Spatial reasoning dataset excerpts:
....
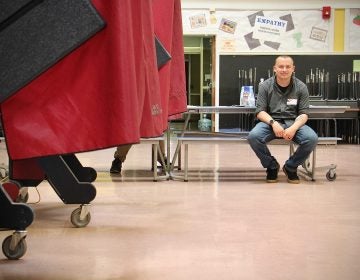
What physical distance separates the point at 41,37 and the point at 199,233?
1537 millimetres

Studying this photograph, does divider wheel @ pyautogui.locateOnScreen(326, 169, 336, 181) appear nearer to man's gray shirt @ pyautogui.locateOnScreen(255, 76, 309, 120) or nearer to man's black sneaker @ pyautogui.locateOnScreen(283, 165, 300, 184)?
man's black sneaker @ pyautogui.locateOnScreen(283, 165, 300, 184)

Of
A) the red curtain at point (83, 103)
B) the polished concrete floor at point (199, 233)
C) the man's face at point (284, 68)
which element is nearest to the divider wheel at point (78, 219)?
the polished concrete floor at point (199, 233)

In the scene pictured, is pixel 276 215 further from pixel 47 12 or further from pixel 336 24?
pixel 336 24

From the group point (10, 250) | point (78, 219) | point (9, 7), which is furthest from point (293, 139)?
point (9, 7)

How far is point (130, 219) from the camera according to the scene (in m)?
2.75

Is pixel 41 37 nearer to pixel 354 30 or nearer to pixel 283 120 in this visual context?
pixel 283 120

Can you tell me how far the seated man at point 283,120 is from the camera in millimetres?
4250

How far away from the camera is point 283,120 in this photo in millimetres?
4473

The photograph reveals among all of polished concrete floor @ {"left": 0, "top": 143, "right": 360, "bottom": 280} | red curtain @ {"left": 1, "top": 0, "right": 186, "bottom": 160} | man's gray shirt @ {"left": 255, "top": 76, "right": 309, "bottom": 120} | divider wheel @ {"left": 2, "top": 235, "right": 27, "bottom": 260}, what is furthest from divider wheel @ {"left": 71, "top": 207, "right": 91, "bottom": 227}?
man's gray shirt @ {"left": 255, "top": 76, "right": 309, "bottom": 120}

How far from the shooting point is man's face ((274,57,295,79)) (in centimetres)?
435

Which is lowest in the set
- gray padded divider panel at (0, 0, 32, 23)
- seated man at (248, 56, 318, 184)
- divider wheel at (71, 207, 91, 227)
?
divider wheel at (71, 207, 91, 227)

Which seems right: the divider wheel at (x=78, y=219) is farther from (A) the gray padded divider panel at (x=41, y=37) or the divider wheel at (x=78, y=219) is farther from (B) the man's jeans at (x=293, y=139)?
(B) the man's jeans at (x=293, y=139)

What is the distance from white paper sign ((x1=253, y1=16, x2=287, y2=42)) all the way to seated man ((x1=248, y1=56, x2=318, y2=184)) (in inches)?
201

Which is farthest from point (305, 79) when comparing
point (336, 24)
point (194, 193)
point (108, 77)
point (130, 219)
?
point (108, 77)
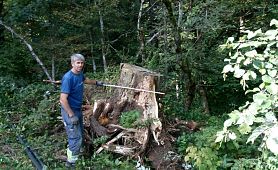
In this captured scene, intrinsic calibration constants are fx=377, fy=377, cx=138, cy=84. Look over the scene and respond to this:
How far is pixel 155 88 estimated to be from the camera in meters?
6.53

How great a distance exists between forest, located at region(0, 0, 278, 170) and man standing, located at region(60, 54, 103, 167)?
227 mm

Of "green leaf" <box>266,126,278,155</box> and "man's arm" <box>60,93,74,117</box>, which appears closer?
"green leaf" <box>266,126,278,155</box>

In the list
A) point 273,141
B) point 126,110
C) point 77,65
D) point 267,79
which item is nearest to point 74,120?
point 77,65

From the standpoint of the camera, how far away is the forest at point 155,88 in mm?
2771

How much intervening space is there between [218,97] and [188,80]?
3.50 m

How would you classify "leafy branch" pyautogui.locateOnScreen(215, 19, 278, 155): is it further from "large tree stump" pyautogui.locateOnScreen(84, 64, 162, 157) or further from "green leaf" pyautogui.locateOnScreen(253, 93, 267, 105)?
"large tree stump" pyautogui.locateOnScreen(84, 64, 162, 157)

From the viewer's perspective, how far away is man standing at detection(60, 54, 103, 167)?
5.55 metres

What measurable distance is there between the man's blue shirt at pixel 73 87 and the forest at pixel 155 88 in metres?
0.74

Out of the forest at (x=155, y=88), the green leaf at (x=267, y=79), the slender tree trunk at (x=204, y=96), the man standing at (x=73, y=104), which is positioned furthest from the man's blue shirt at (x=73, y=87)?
the slender tree trunk at (x=204, y=96)

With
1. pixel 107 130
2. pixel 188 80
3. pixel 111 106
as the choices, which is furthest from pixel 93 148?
pixel 188 80

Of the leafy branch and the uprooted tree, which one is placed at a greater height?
the leafy branch

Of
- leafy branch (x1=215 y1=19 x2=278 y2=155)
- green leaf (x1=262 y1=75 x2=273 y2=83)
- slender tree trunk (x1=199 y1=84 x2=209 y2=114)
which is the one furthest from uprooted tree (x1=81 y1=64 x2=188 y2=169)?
slender tree trunk (x1=199 y1=84 x2=209 y2=114)

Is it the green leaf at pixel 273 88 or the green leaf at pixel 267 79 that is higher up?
the green leaf at pixel 267 79

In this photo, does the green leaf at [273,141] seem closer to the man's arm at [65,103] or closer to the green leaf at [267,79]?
the green leaf at [267,79]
....
• **Aim of the task**
Only the lines from the one that contains "From the standpoint" to the end of the entries above should be given again, exactly and in full.

• **Exercise answer**
From the standpoint of the camera, how far away is the forest at point 155,88 in mm?
2771

How much intervening space is there between [218,97] and [188,80]?
3.50 m

How would you classify "leafy branch" pyautogui.locateOnScreen(215, 19, 278, 155): is it further from "large tree stump" pyautogui.locateOnScreen(84, 64, 162, 157) or further from "green leaf" pyautogui.locateOnScreen(253, 93, 267, 105)?
"large tree stump" pyautogui.locateOnScreen(84, 64, 162, 157)

From the viewer's perspective, how far away is man standing at detection(60, 54, 103, 167)?
5.55 metres

What measurable distance is there between the man's blue shirt at pixel 73 87 and the forest at pixel 155 88 in metres?
0.74

Out of the forest at (x=155, y=88), the green leaf at (x=267, y=79), the slender tree trunk at (x=204, y=96), the man standing at (x=73, y=104), which is positioned furthest from the man's blue shirt at (x=73, y=87)?
the slender tree trunk at (x=204, y=96)

With
1. pixel 107 130
2. pixel 188 80
3. pixel 111 106
as the choices, which is furthest from pixel 93 148?
pixel 188 80

Of the leafy branch and the uprooted tree, which one is placed at a greater height?
the leafy branch

Of
- leafy branch (x1=215 y1=19 x2=278 y2=155)
- green leaf (x1=262 y1=75 x2=273 y2=83)
- slender tree trunk (x1=199 y1=84 x2=209 y2=114)
which is the one furthest from uprooted tree (x1=81 y1=64 x2=188 y2=169)?
slender tree trunk (x1=199 y1=84 x2=209 y2=114)

Is it the green leaf at pixel 273 88 or the green leaf at pixel 267 79 that is higher up?
the green leaf at pixel 267 79

In this photo, does the green leaf at [273,141] seem closer to the man's arm at [65,103] or closer to the green leaf at [267,79]?
the green leaf at [267,79]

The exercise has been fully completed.